Die Liebesehe ist für ihn ein Ding der Unmöglichkeit, weil Liebe spontan ist, ein Schicksal, weil sie etwas Romantisch-Irrationales hat. Die Ehe wiederum ist eine Institution, sie basiert auf einem Vertrag. Hier stehen keine Gefühle im Vordergrund, sondern die Organisation. Also schlussfolgert Retzer:  „Die Liebesbeziehung ist überfordert, weil sie ständig dafür zu sorgen hat, dass sie sich nicht im alltäglichen Leben realisiert, und die Ehe ist überfordert, weil sie etwas zu leisten hat, was nicht im Regelwerk der Organisation Ehe vorgesehen und daher nicht zu haben ist.“ Trotzdem ist für Retzer nichts vernünftiger, als in einer Ehe auf die Liebe zu setzen. Nur müsse halt eine kunstvolle Balance hergestellt werden (Autonomieverluste einkalkulieren! Widersprüche aushalten!), nur müssten sich die Partner immer mal wieder vergewissern, was sie einst zusammengebracht hat. Denn dies könne „in vielen Fällen die Liebesgeschichte wieder reaktivieren oder zumindest den Unterschied zwischen damals und heute erkennbar machen, und es können sich daraus Konsequenzen entwickeln“.

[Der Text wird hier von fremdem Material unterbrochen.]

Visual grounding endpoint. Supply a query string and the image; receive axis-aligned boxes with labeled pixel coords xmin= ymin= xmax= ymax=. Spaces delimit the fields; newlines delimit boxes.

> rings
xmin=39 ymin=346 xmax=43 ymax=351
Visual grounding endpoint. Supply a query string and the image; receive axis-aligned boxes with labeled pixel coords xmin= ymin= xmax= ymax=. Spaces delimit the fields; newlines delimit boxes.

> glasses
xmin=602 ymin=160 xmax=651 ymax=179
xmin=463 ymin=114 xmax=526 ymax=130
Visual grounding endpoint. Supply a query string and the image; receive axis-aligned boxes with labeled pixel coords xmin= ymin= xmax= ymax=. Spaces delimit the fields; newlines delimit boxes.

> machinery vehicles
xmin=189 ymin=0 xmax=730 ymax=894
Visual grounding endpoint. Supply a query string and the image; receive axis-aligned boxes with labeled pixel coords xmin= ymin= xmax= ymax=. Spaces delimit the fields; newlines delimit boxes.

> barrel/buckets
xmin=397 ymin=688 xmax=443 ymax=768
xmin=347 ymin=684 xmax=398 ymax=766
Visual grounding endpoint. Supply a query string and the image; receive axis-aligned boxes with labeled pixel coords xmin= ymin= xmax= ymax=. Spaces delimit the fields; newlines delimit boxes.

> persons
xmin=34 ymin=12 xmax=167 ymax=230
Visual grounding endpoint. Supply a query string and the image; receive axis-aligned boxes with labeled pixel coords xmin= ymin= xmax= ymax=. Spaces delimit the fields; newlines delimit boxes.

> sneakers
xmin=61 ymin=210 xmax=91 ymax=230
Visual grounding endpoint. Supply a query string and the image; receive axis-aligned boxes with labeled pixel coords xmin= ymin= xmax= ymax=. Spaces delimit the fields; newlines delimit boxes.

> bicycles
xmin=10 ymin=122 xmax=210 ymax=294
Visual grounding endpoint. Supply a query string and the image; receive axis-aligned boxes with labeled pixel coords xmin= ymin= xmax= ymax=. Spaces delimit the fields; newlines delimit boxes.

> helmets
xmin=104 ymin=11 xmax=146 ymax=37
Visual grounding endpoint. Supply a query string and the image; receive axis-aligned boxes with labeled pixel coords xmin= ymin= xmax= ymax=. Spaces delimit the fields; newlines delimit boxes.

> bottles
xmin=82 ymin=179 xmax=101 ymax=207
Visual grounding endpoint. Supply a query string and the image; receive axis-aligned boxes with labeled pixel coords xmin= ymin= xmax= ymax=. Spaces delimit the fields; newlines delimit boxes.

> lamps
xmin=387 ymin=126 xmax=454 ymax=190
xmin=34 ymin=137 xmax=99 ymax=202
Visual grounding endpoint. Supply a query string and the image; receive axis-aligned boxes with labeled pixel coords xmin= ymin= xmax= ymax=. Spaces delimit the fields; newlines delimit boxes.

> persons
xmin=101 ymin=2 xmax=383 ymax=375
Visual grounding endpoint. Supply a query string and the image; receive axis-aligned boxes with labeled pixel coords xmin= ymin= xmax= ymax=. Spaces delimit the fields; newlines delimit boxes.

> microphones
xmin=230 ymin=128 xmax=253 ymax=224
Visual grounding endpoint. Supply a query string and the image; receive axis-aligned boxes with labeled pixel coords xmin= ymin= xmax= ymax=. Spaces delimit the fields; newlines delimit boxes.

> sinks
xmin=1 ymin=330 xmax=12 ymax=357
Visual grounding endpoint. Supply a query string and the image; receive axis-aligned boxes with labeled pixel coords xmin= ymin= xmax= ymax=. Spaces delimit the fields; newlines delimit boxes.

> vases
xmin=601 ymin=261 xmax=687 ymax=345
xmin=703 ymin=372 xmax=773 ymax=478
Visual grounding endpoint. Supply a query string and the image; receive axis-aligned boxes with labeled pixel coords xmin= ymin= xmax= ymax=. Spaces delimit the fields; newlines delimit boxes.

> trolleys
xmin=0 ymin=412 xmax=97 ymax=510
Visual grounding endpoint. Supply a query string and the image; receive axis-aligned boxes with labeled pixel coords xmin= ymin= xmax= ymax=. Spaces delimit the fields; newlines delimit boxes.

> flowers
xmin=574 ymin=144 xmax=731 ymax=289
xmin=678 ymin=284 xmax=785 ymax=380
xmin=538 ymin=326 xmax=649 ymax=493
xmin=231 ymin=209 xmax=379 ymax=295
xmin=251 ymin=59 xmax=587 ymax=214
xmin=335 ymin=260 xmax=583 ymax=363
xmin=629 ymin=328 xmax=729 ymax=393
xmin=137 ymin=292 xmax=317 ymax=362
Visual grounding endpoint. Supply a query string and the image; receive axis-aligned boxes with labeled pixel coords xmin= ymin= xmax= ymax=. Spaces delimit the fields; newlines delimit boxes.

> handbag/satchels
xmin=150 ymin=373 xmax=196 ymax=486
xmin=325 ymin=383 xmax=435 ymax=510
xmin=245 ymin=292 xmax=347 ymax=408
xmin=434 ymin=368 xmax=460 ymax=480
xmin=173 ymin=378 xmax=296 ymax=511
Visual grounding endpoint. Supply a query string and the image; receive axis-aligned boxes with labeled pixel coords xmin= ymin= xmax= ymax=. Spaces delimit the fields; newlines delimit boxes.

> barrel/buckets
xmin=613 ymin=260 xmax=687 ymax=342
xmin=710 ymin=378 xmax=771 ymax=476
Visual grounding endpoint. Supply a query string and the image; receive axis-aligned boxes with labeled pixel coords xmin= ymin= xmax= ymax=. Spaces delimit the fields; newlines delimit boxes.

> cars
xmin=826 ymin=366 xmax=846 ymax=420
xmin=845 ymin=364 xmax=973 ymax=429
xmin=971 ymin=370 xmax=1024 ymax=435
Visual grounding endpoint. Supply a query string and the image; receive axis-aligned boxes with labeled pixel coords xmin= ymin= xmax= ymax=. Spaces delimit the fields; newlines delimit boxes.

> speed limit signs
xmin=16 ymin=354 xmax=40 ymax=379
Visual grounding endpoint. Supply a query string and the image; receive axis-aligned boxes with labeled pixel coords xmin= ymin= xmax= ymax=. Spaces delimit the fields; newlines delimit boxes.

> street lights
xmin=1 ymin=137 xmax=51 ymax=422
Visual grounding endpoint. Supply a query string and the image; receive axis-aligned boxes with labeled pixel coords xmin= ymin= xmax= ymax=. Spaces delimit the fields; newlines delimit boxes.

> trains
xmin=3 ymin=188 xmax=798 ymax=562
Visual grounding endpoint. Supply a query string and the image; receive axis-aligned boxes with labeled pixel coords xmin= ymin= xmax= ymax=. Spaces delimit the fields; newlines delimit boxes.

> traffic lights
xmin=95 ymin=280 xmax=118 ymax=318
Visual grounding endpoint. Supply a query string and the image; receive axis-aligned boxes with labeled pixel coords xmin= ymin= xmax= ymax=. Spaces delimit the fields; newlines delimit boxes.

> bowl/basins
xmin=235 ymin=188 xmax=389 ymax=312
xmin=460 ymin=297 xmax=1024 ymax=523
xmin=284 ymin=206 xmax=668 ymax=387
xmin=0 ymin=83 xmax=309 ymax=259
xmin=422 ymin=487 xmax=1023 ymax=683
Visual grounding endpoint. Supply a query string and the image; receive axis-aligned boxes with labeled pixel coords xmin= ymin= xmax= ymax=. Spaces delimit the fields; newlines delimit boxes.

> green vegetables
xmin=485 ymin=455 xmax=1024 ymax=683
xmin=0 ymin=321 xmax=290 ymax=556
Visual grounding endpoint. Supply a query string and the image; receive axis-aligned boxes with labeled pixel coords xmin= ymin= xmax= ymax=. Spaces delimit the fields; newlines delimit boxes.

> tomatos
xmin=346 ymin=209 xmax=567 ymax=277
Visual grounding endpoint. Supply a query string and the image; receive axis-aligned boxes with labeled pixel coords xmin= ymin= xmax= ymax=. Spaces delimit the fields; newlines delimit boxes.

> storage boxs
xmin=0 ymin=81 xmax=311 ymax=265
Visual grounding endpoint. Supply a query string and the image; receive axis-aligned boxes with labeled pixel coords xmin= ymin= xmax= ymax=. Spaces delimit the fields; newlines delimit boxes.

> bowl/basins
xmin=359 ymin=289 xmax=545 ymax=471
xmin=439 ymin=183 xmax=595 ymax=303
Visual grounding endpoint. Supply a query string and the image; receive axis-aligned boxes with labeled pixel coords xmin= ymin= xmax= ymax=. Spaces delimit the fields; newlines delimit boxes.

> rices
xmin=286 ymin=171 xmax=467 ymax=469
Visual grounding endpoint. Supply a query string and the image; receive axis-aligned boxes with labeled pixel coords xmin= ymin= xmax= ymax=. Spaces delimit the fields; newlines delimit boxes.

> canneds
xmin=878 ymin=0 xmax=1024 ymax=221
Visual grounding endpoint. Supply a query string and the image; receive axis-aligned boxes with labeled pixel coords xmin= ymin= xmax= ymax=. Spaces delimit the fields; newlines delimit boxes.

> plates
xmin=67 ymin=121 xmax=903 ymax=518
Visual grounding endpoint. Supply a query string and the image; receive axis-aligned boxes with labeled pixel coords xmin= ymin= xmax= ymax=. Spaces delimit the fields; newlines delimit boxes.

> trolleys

Und schon stellt sich die Frage, die Retzer ins Zentrum seines Buches gestellt hat und die all die bewegt, die sich trotz 200 000 geschiedener Ehen pro Jahr in Deutschland immer wieder aufs Neue dauerhaft aufeinander einlassen: Wie kann eine Ehe bloß gelingen? Knarrt es zumindest zu Beginn etwas in Retzers argumentativen Gedankengebäude – ohne Liebe keine Beziehung, wer hätte das gedacht? –, so erörtert er im Folgenden sehr schön, wie Ehen vielleicht lebenslang funktionieren können: Man muss in einer Paarbeziehung vergeben können, das aber soll ein Akt subjektiv empfundener Freiheit sein und nicht mit Forderungen einhergehen. Man darf nicht auf hundertprozentige Gleichheit oder Gleichberechtigung hoffen, schon gar nicht auf Ausgleich, wenn einer der Partner eine Affäre hat. Man muss auch in der Ehe befreundet sein können. Man darf das Glück nicht erzwingen wollen. Man muss Konflikte austragen können, man darf keinen Ärger anstauen, und Lachen ist natürlich auch wichtig. Sonnenklar, das alles, von Retzer immer wieder unterstrichen mit schön merkwürdigen Formulierungen. Von der „resignativen Reife“ spricht er und meint das positiv, vom „abrufinduzierten Vergessen“, wenn schlechte Erinnerungen wieder einmal zu einer schweren Belastung der Beziehung werden. Oder davon, dass in jeder guten Ehe der Weg von der „Illusion des Vertragens zur Reife des Ertragens“ beschritten wird.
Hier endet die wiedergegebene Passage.